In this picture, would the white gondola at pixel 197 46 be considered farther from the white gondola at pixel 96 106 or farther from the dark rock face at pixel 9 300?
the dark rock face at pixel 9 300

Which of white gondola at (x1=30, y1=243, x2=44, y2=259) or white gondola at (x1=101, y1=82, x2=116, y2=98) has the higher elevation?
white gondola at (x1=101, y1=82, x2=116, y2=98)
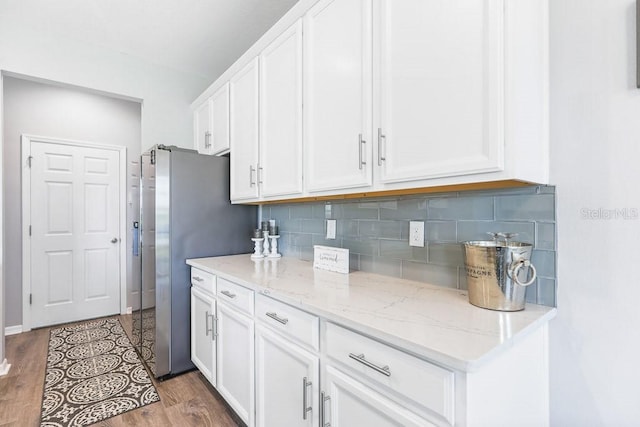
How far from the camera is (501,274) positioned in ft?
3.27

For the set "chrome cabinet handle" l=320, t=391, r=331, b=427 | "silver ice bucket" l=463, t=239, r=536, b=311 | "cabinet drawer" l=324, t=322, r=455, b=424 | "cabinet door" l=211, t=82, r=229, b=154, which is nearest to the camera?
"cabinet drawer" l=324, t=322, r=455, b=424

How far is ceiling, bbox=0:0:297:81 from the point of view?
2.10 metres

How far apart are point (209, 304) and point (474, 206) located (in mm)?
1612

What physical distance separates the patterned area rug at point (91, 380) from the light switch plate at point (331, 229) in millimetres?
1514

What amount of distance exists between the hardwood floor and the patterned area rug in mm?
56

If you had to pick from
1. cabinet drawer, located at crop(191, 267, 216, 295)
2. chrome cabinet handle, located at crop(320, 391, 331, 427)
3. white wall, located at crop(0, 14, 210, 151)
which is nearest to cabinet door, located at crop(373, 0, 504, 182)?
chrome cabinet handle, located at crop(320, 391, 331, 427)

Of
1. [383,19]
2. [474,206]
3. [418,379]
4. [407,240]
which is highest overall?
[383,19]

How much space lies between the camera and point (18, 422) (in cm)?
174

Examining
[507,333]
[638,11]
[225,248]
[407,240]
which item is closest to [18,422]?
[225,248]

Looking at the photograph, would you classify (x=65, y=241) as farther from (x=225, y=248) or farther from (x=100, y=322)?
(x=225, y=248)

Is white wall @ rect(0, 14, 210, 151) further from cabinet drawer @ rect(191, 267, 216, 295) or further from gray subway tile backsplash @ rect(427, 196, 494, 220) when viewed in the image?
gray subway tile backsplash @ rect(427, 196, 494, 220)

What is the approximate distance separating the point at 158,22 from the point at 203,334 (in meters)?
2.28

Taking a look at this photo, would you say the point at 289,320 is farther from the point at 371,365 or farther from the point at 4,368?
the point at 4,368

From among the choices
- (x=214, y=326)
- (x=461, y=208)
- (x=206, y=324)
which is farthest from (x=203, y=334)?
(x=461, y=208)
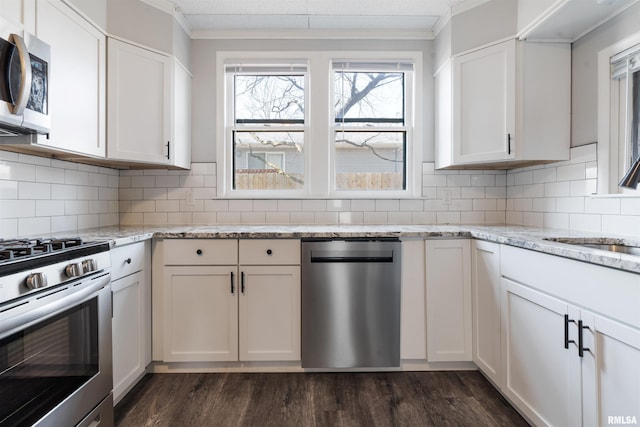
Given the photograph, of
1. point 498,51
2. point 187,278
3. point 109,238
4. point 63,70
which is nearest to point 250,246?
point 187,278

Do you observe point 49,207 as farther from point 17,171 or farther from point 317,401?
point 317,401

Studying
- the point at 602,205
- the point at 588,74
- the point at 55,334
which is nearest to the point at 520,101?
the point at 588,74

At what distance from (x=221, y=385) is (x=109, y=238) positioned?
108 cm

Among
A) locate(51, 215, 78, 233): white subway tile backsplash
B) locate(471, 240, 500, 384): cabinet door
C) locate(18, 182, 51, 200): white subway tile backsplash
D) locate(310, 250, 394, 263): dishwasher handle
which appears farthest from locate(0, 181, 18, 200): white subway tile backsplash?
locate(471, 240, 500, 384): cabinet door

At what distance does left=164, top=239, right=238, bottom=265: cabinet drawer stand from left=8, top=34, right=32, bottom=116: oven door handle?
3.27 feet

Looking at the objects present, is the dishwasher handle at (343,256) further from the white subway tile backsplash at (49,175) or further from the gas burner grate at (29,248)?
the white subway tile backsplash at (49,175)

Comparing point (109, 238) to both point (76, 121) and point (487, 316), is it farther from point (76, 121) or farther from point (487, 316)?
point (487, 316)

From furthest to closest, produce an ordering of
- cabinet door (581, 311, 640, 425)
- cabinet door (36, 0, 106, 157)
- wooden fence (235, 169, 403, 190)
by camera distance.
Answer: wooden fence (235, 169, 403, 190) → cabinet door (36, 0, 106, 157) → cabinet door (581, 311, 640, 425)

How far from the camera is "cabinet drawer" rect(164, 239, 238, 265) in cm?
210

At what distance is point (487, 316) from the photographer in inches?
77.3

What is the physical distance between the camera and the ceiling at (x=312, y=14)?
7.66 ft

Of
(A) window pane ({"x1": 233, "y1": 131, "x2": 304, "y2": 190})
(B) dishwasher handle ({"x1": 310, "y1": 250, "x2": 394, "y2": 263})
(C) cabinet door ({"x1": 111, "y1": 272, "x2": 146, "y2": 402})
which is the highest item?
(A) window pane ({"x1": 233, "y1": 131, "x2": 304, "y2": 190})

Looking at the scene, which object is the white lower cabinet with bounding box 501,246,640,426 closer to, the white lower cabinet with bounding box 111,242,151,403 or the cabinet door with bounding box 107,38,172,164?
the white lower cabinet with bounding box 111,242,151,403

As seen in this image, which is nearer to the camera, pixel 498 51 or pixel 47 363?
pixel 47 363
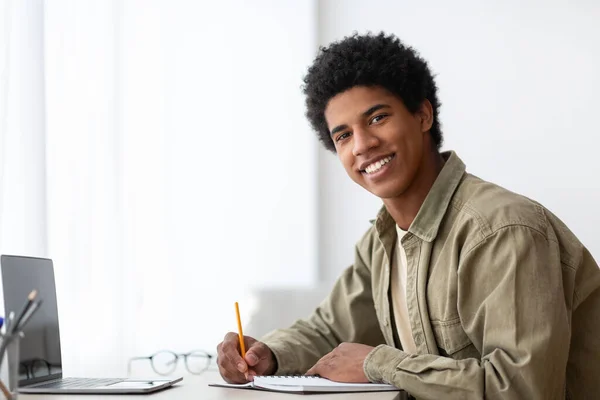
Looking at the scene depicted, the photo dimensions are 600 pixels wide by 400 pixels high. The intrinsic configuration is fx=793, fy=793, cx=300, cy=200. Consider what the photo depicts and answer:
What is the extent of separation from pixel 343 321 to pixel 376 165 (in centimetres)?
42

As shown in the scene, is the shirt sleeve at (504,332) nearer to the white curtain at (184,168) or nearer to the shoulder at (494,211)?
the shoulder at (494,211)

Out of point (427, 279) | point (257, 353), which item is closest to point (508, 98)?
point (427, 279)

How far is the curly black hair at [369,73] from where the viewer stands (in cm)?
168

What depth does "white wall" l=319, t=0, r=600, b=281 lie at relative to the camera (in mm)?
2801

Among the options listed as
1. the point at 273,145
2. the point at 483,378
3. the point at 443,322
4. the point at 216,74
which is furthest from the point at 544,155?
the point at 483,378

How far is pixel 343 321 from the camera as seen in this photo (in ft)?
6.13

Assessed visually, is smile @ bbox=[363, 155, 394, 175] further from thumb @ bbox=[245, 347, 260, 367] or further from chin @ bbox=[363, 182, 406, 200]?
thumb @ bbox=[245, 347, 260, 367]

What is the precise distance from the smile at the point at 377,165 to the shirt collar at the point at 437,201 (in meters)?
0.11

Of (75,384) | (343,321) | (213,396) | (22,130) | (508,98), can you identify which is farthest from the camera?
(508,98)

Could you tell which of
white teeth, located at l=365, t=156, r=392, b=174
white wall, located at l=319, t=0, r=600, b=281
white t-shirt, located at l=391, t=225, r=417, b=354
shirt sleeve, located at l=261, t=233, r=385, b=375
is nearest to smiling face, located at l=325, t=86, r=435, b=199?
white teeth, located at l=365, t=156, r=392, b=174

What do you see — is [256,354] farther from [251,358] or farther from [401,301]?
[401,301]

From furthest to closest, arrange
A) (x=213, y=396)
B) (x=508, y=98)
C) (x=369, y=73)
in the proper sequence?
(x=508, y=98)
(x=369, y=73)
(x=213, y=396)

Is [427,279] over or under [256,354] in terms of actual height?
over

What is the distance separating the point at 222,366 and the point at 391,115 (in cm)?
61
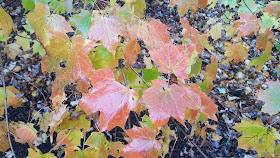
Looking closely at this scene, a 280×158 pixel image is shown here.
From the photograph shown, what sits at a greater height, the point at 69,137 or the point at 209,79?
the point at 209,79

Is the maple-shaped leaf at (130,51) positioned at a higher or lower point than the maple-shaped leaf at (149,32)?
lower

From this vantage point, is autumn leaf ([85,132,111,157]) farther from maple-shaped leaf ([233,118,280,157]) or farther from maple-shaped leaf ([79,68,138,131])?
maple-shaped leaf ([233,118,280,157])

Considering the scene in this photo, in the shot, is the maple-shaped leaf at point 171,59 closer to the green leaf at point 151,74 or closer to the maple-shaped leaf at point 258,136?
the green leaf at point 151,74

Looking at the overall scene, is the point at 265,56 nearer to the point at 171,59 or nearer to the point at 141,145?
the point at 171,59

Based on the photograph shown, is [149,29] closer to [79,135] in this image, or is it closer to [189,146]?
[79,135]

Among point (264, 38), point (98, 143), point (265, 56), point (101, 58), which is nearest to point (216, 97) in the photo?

-=-=-=-=-

Do this:
Can you quote exactly the lines from the one containing "Is the maple-shaped leaf at (130,51)" through the last line of the records above, and nothing else?

Complete output:
Is the maple-shaped leaf at (130,51) positioned at a higher or lower point than the maple-shaped leaf at (149,32)?
lower

From this vantage point, is autumn leaf ([85,132,111,157]) farther from maple-shaped leaf ([233,118,280,157]) or farther from maple-shaped leaf ([79,68,138,131])?
maple-shaped leaf ([233,118,280,157])

Considering the scene in this photo, in the shot, is the maple-shaped leaf at point 171,59 closer to the green leaf at point 151,74 or closer to the maple-shaped leaf at point 258,136?
the green leaf at point 151,74

Looking at the overall scene, is the point at 265,56 nearer to the point at 171,59 or nearer to the point at 141,145?
the point at 171,59

Based on the photograph shown, is [149,29] closer to [79,135] in this image, or is it closer to [189,146]?
[79,135]

Among point (264, 38), point (98, 143), point (265, 56), point (101, 58), which is nearest to point (216, 97) in the photo?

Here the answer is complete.